— Start PAGE EXTRACT —
Martin only had time for a very quick 5-minute chat, but this was enough time for him to give me some pointers to his research about the uncanny valley effect as well as to some work is being done in order to capture facial animations while wearing a VR HMD. This led me to learn a lot more about the research that Oculus is doing in order to capture human expressions while wearing a VR HMD.

Martin named Hao Li as doing some very important work in being able to predict facial expressions with partial information based upon statistical models. Hao is an assistant professor of Computer Science at the University of Southern California, and he has a paper titled “Unconstrained Realtime Facial Performance Capture” at an upcoming Conference on Computer Vision and Pattern Recognition. Here’s the abstract.

We introduce a realtime facial tracking system specifically designed for performance capture in unconstrained settings using a consumer-level RGB-D sensor. Our framework provides uninterrupted 3D facial tracking, even in the presence of extreme occlusions such as those caused by hair, hand-to-face gestures, and wearable accessories. Anyone’s face can be instantly tracked and the users can be switched without an extra calibration step. During tracking, we explicitly segment face regions from any occluding parts by detecting outliers in the shape and appearance input using an exponentially smoothed and user-adaptive tracking model as prior. Our face segmentation combines depth and RGB input data and is also robust against illumination changes. To enable continuous and reliable facial feature tracking in the color channels, we synthesize plausible face textures in the occluded regions. Our tracking model is personalized on-the-fly by progressively refining the user’s identity, expressions, and texture with reliable samples and temporal filtering. We demonstrate robust and high-fidelity facial tracking on a wide range of subjects with highly incomplete and largely occluded data. Our system works in everyday environments and is fully unobtrusive to the user, impacting consumer AR applications and surveillance.
— End PAGE EXTRACT —
— Start SUPPLIED RECORDS —
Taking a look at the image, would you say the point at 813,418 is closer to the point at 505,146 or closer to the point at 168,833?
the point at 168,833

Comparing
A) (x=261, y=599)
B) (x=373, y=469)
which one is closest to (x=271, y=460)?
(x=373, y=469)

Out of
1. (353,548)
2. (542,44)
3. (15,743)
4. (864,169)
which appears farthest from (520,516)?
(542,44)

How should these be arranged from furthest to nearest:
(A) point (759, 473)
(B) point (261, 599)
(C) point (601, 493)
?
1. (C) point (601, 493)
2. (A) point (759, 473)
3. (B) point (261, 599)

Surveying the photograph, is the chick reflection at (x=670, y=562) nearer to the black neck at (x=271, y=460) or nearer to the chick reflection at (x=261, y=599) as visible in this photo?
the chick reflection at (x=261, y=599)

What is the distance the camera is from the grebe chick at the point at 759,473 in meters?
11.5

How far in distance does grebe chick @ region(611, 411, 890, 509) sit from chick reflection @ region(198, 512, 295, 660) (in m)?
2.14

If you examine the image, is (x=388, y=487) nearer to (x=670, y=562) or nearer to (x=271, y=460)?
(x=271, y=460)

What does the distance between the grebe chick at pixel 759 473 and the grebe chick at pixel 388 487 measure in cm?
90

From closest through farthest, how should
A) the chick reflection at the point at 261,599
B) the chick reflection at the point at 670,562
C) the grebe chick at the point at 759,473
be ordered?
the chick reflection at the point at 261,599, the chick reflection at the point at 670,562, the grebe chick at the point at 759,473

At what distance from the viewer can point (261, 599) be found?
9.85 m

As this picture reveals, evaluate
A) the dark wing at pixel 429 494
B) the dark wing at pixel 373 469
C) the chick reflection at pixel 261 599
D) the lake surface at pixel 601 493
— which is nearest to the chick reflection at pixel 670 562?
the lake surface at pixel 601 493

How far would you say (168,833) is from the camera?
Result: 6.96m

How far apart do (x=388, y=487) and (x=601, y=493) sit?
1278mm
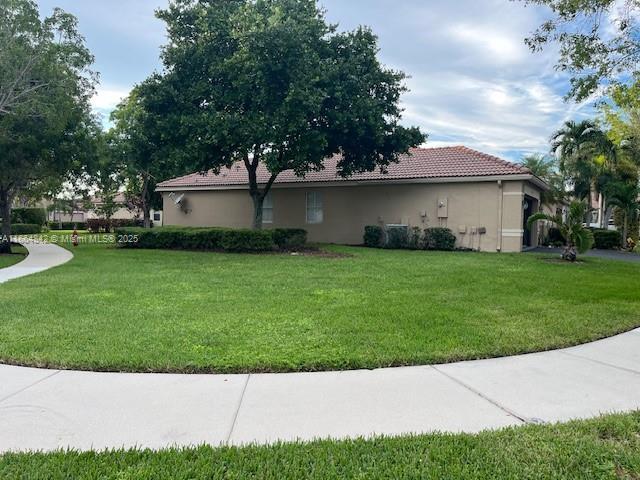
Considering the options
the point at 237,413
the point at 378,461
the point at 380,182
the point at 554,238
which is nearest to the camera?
the point at 378,461

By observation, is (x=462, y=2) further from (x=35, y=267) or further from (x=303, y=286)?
(x=35, y=267)

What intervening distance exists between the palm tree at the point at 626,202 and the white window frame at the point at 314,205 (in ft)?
49.7

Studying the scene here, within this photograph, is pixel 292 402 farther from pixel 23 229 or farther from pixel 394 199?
pixel 23 229

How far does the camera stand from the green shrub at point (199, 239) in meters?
16.4

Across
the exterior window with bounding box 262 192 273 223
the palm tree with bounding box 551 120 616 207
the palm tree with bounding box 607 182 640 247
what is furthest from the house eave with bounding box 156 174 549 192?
the palm tree with bounding box 551 120 616 207

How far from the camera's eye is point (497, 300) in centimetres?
751

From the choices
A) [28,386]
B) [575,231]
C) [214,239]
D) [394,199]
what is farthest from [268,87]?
[28,386]

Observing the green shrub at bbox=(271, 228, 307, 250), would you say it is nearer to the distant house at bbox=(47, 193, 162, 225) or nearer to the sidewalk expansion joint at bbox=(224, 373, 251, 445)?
the sidewalk expansion joint at bbox=(224, 373, 251, 445)

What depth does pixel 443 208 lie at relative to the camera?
18984 millimetres

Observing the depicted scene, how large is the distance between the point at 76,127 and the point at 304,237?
9010mm

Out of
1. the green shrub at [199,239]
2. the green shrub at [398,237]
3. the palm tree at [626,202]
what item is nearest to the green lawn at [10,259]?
the green shrub at [199,239]

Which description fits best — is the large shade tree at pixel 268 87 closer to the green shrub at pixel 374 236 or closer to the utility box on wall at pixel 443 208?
the utility box on wall at pixel 443 208

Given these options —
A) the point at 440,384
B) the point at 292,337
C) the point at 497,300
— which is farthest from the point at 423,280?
the point at 440,384

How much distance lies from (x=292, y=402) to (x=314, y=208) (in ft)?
61.6
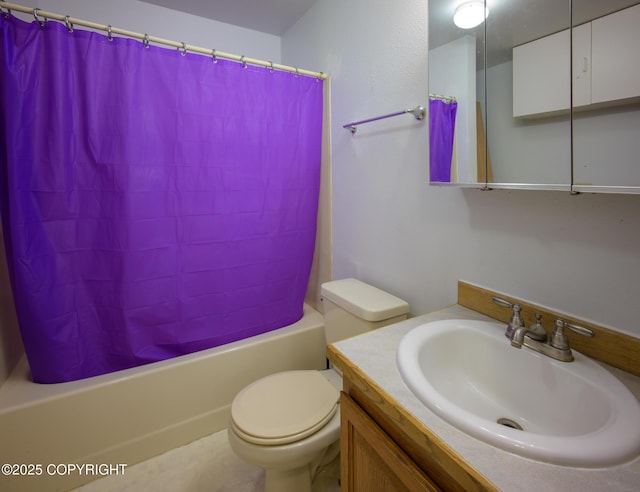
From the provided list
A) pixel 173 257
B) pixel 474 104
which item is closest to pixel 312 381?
pixel 173 257

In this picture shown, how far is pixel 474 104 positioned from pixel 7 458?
218 cm

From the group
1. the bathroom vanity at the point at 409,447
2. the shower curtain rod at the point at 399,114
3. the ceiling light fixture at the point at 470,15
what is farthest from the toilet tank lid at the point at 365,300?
the ceiling light fixture at the point at 470,15

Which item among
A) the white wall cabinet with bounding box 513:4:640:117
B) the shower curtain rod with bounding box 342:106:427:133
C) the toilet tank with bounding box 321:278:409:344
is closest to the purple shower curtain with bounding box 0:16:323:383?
the shower curtain rod with bounding box 342:106:427:133

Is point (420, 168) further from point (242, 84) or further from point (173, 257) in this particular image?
point (173, 257)

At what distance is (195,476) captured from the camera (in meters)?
1.45

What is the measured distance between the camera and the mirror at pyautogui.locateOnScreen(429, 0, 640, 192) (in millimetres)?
752

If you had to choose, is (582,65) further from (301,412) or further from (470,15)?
(301,412)

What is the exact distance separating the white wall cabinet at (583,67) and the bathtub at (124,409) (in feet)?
5.01

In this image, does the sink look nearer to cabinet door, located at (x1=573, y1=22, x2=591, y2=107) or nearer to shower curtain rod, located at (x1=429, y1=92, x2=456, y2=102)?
cabinet door, located at (x1=573, y1=22, x2=591, y2=107)

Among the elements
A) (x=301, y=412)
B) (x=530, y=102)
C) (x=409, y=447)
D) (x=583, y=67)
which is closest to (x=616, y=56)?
(x=583, y=67)

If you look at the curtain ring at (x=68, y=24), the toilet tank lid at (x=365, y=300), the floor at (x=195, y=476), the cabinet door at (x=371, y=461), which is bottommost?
the floor at (x=195, y=476)

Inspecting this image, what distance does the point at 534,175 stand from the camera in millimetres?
896

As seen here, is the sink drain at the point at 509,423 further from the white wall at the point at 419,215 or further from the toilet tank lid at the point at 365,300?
the toilet tank lid at the point at 365,300

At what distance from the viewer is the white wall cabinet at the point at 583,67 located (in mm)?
716
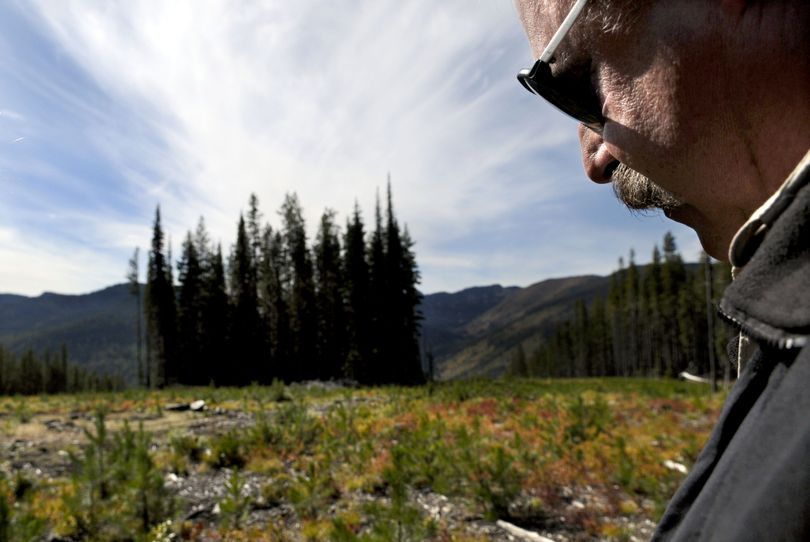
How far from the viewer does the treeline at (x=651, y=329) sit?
61.2 metres

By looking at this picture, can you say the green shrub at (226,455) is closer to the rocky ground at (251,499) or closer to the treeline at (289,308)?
the rocky ground at (251,499)

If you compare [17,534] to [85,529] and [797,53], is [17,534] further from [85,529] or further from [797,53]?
[797,53]

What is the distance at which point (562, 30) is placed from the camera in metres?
0.95

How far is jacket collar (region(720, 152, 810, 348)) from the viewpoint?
1.74 ft

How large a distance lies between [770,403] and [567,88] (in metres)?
0.76

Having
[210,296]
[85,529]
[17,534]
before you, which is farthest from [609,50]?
[210,296]

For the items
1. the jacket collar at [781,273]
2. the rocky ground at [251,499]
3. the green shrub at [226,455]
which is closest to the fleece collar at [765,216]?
the jacket collar at [781,273]

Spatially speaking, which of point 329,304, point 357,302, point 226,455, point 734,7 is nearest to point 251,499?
point 226,455

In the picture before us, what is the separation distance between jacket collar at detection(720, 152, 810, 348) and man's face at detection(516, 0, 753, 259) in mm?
205

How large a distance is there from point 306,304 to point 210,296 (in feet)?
29.9

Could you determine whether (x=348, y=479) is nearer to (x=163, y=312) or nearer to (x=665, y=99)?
(x=665, y=99)

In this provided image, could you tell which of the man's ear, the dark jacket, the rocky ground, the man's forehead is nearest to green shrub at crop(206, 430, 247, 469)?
the rocky ground

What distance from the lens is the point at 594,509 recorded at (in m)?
6.39

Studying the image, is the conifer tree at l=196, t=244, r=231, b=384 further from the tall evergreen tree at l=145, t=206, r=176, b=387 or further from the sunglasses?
the sunglasses
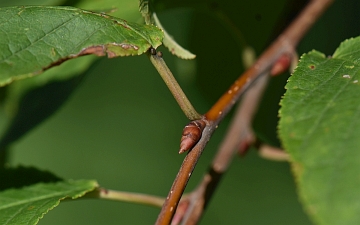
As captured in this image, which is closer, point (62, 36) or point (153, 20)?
point (62, 36)

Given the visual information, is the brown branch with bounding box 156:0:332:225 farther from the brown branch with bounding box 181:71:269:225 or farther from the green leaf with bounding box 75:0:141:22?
the green leaf with bounding box 75:0:141:22

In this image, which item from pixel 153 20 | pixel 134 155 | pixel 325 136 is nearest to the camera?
pixel 325 136

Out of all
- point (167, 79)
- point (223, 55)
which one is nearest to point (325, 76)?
point (167, 79)

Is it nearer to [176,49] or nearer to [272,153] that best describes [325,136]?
[176,49]

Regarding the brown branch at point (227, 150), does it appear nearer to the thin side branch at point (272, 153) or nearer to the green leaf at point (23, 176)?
the thin side branch at point (272, 153)

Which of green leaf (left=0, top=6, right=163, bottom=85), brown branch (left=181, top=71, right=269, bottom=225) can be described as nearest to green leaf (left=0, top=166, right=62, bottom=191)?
brown branch (left=181, top=71, right=269, bottom=225)

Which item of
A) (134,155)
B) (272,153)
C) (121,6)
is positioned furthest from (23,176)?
(134,155)

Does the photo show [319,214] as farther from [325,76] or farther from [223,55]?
[223,55]
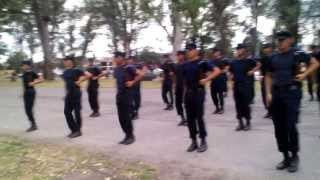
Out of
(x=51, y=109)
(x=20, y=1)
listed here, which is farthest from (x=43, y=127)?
(x=20, y=1)

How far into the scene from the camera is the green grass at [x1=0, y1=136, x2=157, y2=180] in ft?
27.2

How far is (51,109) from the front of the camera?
18.3 meters

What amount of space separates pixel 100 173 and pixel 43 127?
577 cm

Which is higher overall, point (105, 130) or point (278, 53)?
point (278, 53)

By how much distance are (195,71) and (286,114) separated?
1.98m

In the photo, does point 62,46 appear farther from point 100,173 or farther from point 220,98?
point 100,173

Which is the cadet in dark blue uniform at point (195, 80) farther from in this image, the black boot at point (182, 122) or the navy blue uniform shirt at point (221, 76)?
the black boot at point (182, 122)

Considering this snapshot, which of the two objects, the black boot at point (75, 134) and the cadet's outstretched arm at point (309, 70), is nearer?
the cadet's outstretched arm at point (309, 70)

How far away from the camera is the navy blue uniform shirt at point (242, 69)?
35.6ft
— End SUPPLIED RECORDS —
→ EXERCISE SET
1. Answer these questions using the passage on facial capture research:
(a) How long was the chat with Martin?
(b) At which university is Hao Li an assistant professor?
(c) What kind of sensor does the tracking system described in the abstract use?
2. Retype the records from their first line up to and including the line that contains "Result: 6.96m".

→ EXPECTED ANSWERS
1.
(a) It was a 5-minute chat.
(b) The University of Southern California.
(c) A consumer-level RGB-D sensor.

2.
Taking a look at the image, would you say the point at 813,418 is closer to the point at 505,146 or closer to the point at 168,833?
the point at 168,833

Comparing
A) (x=261, y=599)
B) (x=373, y=469)
which one is closest to (x=271, y=460)?
(x=373, y=469)

Out of
1. (353,548)
2. (542,44)
3. (15,743)
4. (864,169)
which appears farthest from (520,516)?
(542,44)

How should these be arranged from furthest to nearest:
(A) point (759, 473)
(B) point (261, 599)
(C) point (601, 493)
?
1. (C) point (601, 493)
2. (A) point (759, 473)
3. (B) point (261, 599)

Surveying the photograph, is the chick reflection at (x=670, y=562) nearer to the black neck at (x=271, y=460) or nearer to the chick reflection at (x=261, y=599) as visible in this photo?
the chick reflection at (x=261, y=599)

What is the distance the camera is from the grebe chick at the point at 759,473 in meters?
11.5

How far in distance does grebe chick @ region(611, 411, 890, 509) sit from chick reflection @ region(198, 512, 295, 660) (in m)?
2.14

If you examine the image, is (x=388, y=487) nearer to (x=670, y=562) or nearer to (x=271, y=460)?
(x=271, y=460)

What does the distance between the grebe chick at pixel 759 473 and the grebe chick at pixel 388 487 measure in cm?
90

From closest through farthest, how should
A) the chick reflection at the point at 261,599
B) the chick reflection at the point at 670,562
C) the grebe chick at the point at 759,473
be ordered?
the chick reflection at the point at 261,599, the chick reflection at the point at 670,562, the grebe chick at the point at 759,473

At what distance from the viewer can point (261, 599) be found?
9.85 m

As this picture reveals, evaluate
A) the dark wing at pixel 429 494
B) the dark wing at pixel 373 469
C) the chick reflection at pixel 261 599
D) the lake surface at pixel 601 493
— which is nearest to the chick reflection at pixel 670 562?
the lake surface at pixel 601 493

How far would you say (168,833) is from the camera?
Result: 6.96m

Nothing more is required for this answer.